Lucía media melena rubia y lisa, en la que ni un solo pelo estaba fuera de lugar. Sus ojos eran azules, de tan claros, intimidaban. Facciones muy jóvenes, apenas aparentaba 20 años, pero tenía la imagen de quién ya había triunfado en la vida pese a su corta edad.
Pendientes pequeños, nada ostentosos, y aún así se advertían caros. Dos pulseras en la muñeca izquierda y un reloj de pulsera de oro en la derecha, acentuaban su estilo sofisticado.
El hombre no dejaba de mirarla mientras que ella permanecía con la cabeza gacha, ensimismada en los giros con los que la cucharilla disolvía el azúcar en su café.
—¿Estás bien?
La joven pareció salir de su letargo al escuchar la pregunta y levantó la mirada. Se encontró con la sonrisa de él y se la devolvió con cierta amargura.
—Si, claro. ¿Por qué lo preguntas?
—Llevas casi tres minutos mareando el café.
—Es solo… — Titubeó. — Es la forma en la que tenemos que vernos, me entristece.
—Mejor así que no hacerlo. ¿No crees?
—Si, supongo que tienes razón, pero es tan poco el tiempo del que disponemos.
—No lo desaprovechemos entonces. — El hombre no dejaba de mirarla fijamente. —Estás muy cambiada. — Dijo tras un corto silencio.
—¿No te gusta? — Ella se acarició el pelo de forma nerviosa.
—Claro que me gusta, me gustarías aunque llevaras serpientes en la cabeza. Solo he dicho que estás cambiada, casi no te reconozco.
—No te gusta. — El semblante de la joven se ensombreció.
La consoló con una sonrisa radiante que iluminó toda la sala. —Hay algo que te preocupa, sabes que no puedes engañarme. — Su mano derecha apartó con ternura el mechón de pelo que se había acercado demasiado a los labios de la joven.
—Has dicho que no desaprovechemos el tiempo, no quiero perderlo hablando de nada que no sea nosotros.
—El tiempo no es nuestro enemigo, nos volveremos a ver mañana. ¿Qué es lo que pesa tanto en esa hermosa cabecita?
—Es que todo está mal, el mundo se está volviendo loco.
—El mundo siempre ha estado loco y aún así es hermoso.
La muchacha miró a través de la cristalera, al otro lado el mundo realmente parecía hermoso. Lucía un sol esplendido que iluminaba las calles y el cielo, azul y limpio, era la bóveda que daba cobijo a toda esa belleza.
Una niña pequeña, de pelo moreno, caminaba de la mano de su madre. La seguía como mejor podía con pasitos cortos y rápidos. Vestía un abrigo rojo y sujetaba un globo amarillo con su mano libre. Sus miradas se encontraron y la chiquilla le sonrió. El corazón de la joven se enterneció con aquella sonrisa y no pudo evitar devolvérsela.
Madre e hija se perdieron enseguida entre la multitud.
—He de irme, se ha acabado el tiempo por hoy.
La triste noticia la trajo de regreso al interior del bar.
—¿Ya? — Miró su reloj de pulsera en la esperanza de poder arañar algunos segundos. —¿No puedes quedarte un poco más?

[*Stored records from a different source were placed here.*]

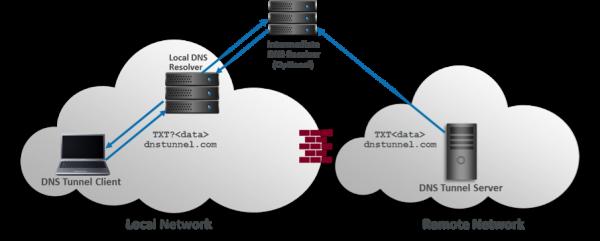 Ein Schema Grafik zu DNS Tunneling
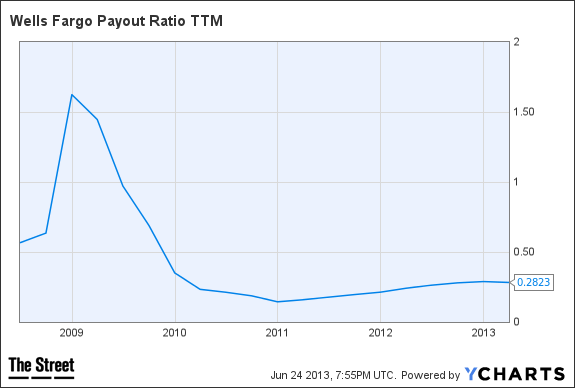 WFC Payout Ratio TTM Chart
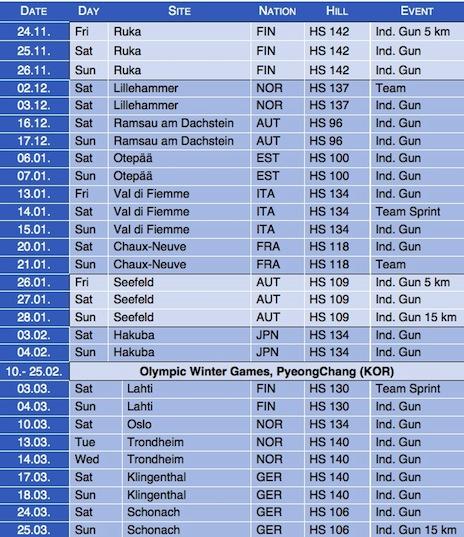 Le calendrier de la coupe du monde de combin nordique - Coupe du monde ski alpin 2015 calendrier ...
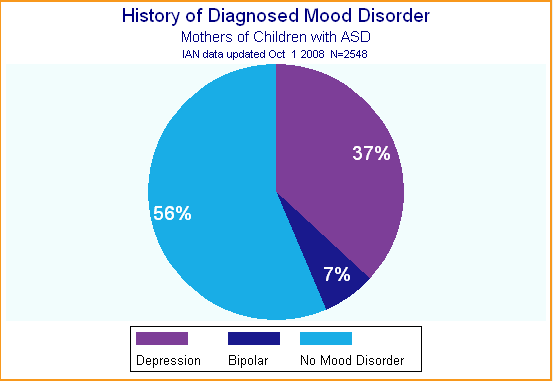 showing signs of major depressive disorder essay Major depressive disorder essays: over 180,000 major depressive disorder essays, major depressive disorder term papers, major depressive disorder research paper, book.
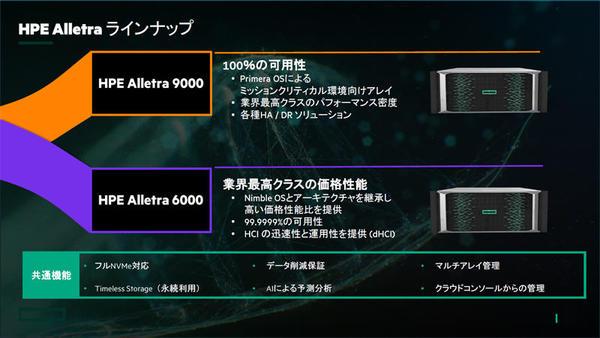 Alletra 9000とAlletra 6000の概要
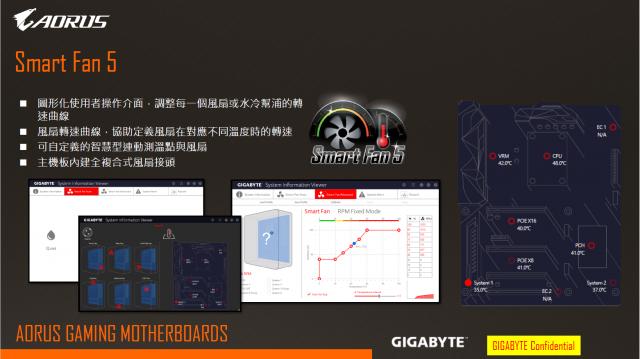 [開箱] 來自技嘉科技gigabyte的頂級電競品牌 GA-Z270X-Gaming 5  AORUS Gaming Series 主機板 [開箱] 來自技嘉科技gigabyte的頂級電競品牌 GA-Z270X-Gaming 5  AORUS Gaming Series 主機板 FAN 1 640x359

—Sabes que eso no es posible. — Le acarició la mejilla con delicadeza. Ella le sujetó el brazo por la muñeca con ambas manos, en un último intento por retenerlo. Él puso la que le quedaba libre sobre las de ella.

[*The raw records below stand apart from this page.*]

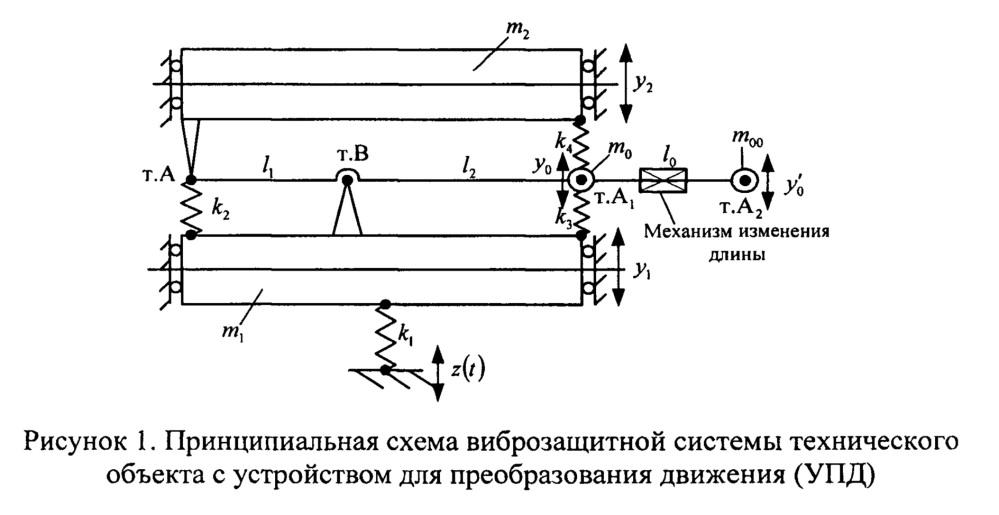 Способ динамического гашения колебаний технического объекта и устройство для его реализации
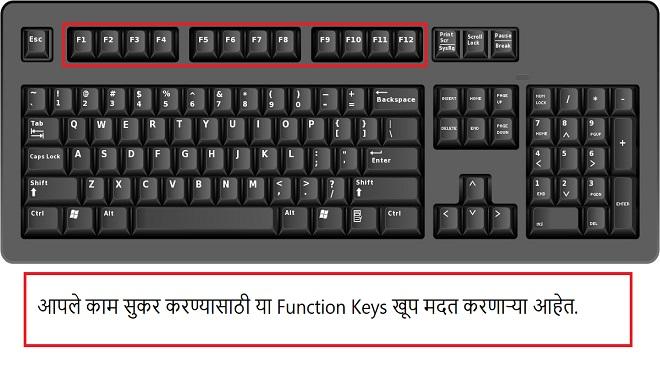 F1 ते F12 या Function Keys चा योग्य वापर समजून घ्या आणि आपल्या मित्राला ही सांगा.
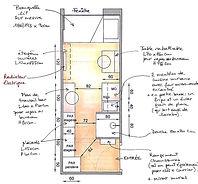 plan commenté chambre de bonne JEANPERRI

—No estés triste, mañana podremos vernos de nuevo.
Lo vio salir por la puerta, con su americana vieja y sus pantalones pasados de moda. Levantó la mano en un gesto de adiós cuando él se giró para despedirse desde el otro lado de la cristalera.
Ella sintió que el mundo volvía a ser oscuro y frío mientras él se alejaba.